The Church's child abuse cover-up - Barbara Alton, assistant to Episcopal Bishop Charles Bennison, in America, deleted information concerning a cover-up of child sexual abuse, allegations that the Bishop misappropriated $11.6 million in trust funds, and evidence of other scandals. When challenged about this, Alton claims she was ordered to delete the information by Presiding Bishop Katherine Jefferts Schori.

Scientologists and sensitivity - Computers with IP addresses traced to the Church of Scientology were used to expunge critical paragraphs about the cult's world-wide operations.

MySpace and self-censorship - Someone working from an IP address linked to MySpace appears to have been so irritated by references to the social networking website's over-censorial policy that they removed a paragraph accusing MySpace of censorship.

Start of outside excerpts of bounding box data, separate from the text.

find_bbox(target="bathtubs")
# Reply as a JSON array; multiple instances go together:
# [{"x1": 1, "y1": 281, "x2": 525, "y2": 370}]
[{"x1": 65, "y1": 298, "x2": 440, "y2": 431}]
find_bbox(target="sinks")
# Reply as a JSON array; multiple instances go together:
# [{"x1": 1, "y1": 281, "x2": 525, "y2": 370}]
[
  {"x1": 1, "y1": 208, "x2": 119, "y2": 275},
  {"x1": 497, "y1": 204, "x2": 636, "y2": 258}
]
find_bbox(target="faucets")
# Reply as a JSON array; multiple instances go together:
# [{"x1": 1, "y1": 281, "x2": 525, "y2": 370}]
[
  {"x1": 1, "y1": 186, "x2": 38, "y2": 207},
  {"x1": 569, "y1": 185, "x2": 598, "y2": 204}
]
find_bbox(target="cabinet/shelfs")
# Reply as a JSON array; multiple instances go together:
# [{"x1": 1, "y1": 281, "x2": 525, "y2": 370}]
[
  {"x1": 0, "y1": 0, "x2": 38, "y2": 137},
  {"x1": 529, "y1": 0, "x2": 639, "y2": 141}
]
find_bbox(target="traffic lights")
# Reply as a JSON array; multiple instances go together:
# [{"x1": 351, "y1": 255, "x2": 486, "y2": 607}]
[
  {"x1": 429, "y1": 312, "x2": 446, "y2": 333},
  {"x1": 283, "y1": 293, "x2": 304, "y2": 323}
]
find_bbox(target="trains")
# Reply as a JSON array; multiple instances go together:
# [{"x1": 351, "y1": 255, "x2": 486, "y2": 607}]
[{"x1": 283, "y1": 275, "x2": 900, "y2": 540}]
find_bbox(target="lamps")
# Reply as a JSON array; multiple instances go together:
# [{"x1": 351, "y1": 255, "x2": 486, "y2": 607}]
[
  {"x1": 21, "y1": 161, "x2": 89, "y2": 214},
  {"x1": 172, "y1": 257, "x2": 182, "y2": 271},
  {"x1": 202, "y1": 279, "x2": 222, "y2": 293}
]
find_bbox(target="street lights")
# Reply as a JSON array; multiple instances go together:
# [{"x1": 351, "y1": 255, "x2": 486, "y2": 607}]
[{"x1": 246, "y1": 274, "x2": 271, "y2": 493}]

Wikipedia co-founder Jimmy Wales spoke enthusiastically about WikiScanner, noting in one source that "It brings an additional level of transparency to what's going on at Wikipedia" and stating in another that it was "fabulous and I strongly support it." http://www.technewsworld.com/story/58856.html

George Orwell once said in an interview, "When I sit down to write a book.. I write it because there is some lie I want to expose, some fact to which i want to draw attention and my initial concern is to get a hearing.. My aim is to expose a lies, hidden agendas, recklessness and inattention to duty." It appears that people like Virgil Griffith are keeping Orwell's constant vigil.

2 comments:

  1. George Orwell was absolutely spot on. Who would have believed it way back then?

    Very interesting post Nomad!

    ReplyDelete
  2. Thanks, Ayak. One point the co-founder of Wikipedia failed to mention is the fact that there are probably a lot more edits that have NOT been detected. Additionally, people who wish to delete information they find embarrassing or incriminating will take more covert steps to hide their identities.